» Document excerpt
▼

Can Nitro Cold Brew Power Rocket Ships?


In response to the title of this blog, I have no idea. I'll level with you. I'm not -brace yourself- a scientist. That being the case, I can't definitively say one way or the other BUT, as a human with a brain that functions as long as I'm not being asked what I did today, I'm going to go out on an empirical limb and say probably not. 

So if it's not being used to further the exploration of our ever expanding and infinitely complex universe, why's nitro cold brew so awesome? Well buckle up. Because you're about to find out. 

According to Wikipedia (which, much like coffee, is another late night companion to the desperate, cramming student, squinting through florescence-fried eyes into a glowing screen covered in words like 'ribosome' or 'Kafkaesque') nitro cold brew is the Guinness of the coffee world. It's rich, and dark, and guaranteed to make you want another. 

Also, it 'cascades.' Here's a quick list of things that cascade: waterfalls, flowy horse manes, the curtain at the end of a life changing show, balloons from the ceiling after you win something awesome, and nitro cold brew. It's in good company. When we say 'cascade' in reference to nitro though, it's less about galloping to the crest of a hill at sunrise and more about nitrogen bubbles being introduced to cold brew. This introduction creates an effect that is not only aesthetically really beautiful, but incredibly pleasing to the palate. The sweet, chocolate and nutty flavors of our dark roast Nicaraguan Santa Rita pop and the texture graduates from flat, to full and silky. 

And the process of the introduction is really involved. I know this because Mark, our resident expert and potentially the world's most patient guy, took me step by apparatus-disassembling step through exactly how it works. 

A canister of nitrogen is connected to a keg of cold brew via hose (imagine Mark wrestling both keg and canister from fridge), a lever is switched on the canister (here Mark fiddles in demonstration) and the relief valve atop the keg is pulled a time or two (Mark is not throttling an angry cat into submission, it's just oxygen being purged). It's also important to agitate, so the keg should be shaken, or turned upside down. 

Finally, the cold brew is drawn through a very specific spout designed to suppress the gas, and a small, metal restrictor disc breaks the nitrogen out of the coffee to create that signature cascade of nitro cold brew. What ends up in the cup is delicious, dense, dark, and frothy. Like something a little sweeter? Try our organic coconut version.

Ice and milk are always options, but when you come in we'll definitely recommend you try it as deliciously is.

▲

» Source material
▼

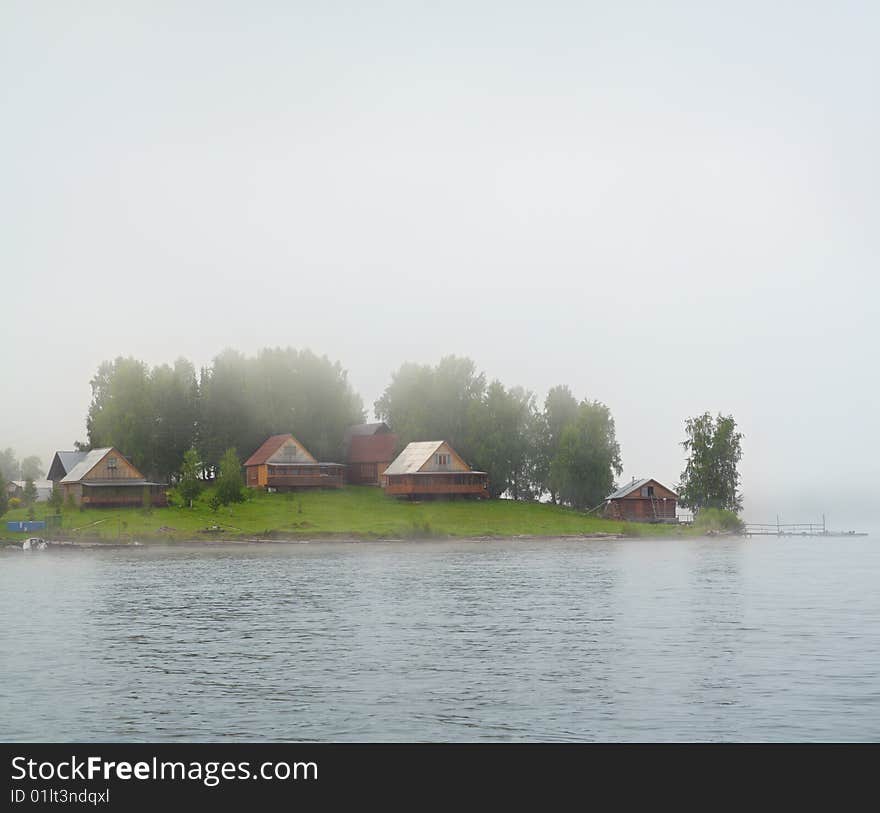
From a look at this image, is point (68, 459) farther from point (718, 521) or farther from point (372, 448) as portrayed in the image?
point (718, 521)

▲

» Set of tasks
1. In the nitro cold brew blog post, which coffee's sweet, chocolate and nutty flavors pop when nitrogen is introduced?
2. Reproduce the nitro cold brew blog post word for word, everything from "Finally, the cold" down to "as deliciously is.".

» Answers to this exercise
1. The dark roast Nicaraguan Santa Rita.

2.
Finally, the cold brew is drawn through a very specific spout designed to suppress the gas, and a small, metal restrictor disc breaks the nitrogen out of the coffee to create that signature cascade of nitro cold brew. What ends up in the cup is delicious, dense, dark, and frothy. Like something a little sweeter? Try our organic coconut version.

Ice and milk are always options, but when you come in we'll definitely recommend you try it as deliciously is.